**Set exercise:**
Rewrite the portion of the entries that begins with the line containing "Given the photograph" and runs through the end of the entries, both ends included, with the entries' requests left unchanged. Multiply every distance value in the answers by 2.15 and round each result to a whole number, rounding halves up.

**Data excerpts:**
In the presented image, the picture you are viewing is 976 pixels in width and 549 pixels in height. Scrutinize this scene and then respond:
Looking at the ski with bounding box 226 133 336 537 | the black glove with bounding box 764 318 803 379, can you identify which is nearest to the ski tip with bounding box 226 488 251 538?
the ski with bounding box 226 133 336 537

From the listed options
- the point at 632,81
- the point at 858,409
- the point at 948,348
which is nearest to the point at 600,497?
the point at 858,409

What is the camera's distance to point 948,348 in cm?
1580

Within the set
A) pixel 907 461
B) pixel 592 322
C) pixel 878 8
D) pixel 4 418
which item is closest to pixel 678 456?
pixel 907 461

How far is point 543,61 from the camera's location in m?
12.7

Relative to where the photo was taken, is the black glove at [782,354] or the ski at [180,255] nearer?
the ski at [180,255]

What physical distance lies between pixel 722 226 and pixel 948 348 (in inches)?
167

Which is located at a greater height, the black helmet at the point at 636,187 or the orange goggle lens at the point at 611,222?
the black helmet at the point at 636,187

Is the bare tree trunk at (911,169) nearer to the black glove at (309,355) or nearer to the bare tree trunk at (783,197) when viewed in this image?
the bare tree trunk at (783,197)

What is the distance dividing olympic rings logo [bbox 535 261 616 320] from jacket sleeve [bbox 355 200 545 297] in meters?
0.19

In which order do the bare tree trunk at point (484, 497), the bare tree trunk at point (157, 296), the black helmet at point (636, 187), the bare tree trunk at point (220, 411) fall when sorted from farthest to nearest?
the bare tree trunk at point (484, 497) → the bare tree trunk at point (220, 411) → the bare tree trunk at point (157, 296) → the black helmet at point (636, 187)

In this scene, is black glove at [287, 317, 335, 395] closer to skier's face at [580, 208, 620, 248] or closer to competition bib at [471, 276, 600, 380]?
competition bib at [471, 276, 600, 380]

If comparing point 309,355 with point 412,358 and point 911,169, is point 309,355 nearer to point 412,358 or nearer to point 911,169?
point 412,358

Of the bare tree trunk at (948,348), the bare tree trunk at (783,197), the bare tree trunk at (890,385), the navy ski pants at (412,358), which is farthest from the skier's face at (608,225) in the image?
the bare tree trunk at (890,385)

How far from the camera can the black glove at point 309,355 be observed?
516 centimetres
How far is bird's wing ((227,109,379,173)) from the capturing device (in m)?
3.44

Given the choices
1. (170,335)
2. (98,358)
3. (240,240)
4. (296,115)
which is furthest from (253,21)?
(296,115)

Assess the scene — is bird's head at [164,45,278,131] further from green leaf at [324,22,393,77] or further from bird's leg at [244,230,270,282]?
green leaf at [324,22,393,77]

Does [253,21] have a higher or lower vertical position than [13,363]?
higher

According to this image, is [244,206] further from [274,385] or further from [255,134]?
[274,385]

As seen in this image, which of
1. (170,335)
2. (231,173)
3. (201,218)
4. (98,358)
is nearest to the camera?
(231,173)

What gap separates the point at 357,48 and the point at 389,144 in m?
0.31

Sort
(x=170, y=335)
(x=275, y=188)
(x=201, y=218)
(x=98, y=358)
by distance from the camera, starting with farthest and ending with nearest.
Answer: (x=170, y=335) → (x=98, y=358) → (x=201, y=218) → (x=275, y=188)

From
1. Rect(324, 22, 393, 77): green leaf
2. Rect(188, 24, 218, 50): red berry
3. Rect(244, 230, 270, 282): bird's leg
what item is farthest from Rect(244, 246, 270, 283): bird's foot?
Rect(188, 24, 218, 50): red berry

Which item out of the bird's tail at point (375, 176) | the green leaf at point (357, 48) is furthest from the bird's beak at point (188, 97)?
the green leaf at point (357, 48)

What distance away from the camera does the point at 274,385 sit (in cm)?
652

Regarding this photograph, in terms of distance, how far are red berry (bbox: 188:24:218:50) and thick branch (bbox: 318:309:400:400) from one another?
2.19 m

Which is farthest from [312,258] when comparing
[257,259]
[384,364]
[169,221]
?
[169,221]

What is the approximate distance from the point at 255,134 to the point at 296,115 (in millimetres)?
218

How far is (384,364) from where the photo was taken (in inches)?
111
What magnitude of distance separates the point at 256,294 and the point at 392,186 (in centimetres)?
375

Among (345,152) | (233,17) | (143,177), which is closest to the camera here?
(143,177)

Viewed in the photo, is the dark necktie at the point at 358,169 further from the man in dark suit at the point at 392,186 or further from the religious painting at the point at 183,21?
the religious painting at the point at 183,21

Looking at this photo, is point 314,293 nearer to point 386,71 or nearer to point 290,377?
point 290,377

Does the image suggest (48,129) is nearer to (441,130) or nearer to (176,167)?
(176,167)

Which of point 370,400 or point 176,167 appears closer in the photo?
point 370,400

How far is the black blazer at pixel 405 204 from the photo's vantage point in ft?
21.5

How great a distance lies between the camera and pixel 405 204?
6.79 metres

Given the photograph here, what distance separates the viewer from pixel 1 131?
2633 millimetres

**Exercise result:**
Given the photograph here, what distance separates the viewer from pixel 1 131?
5661 millimetres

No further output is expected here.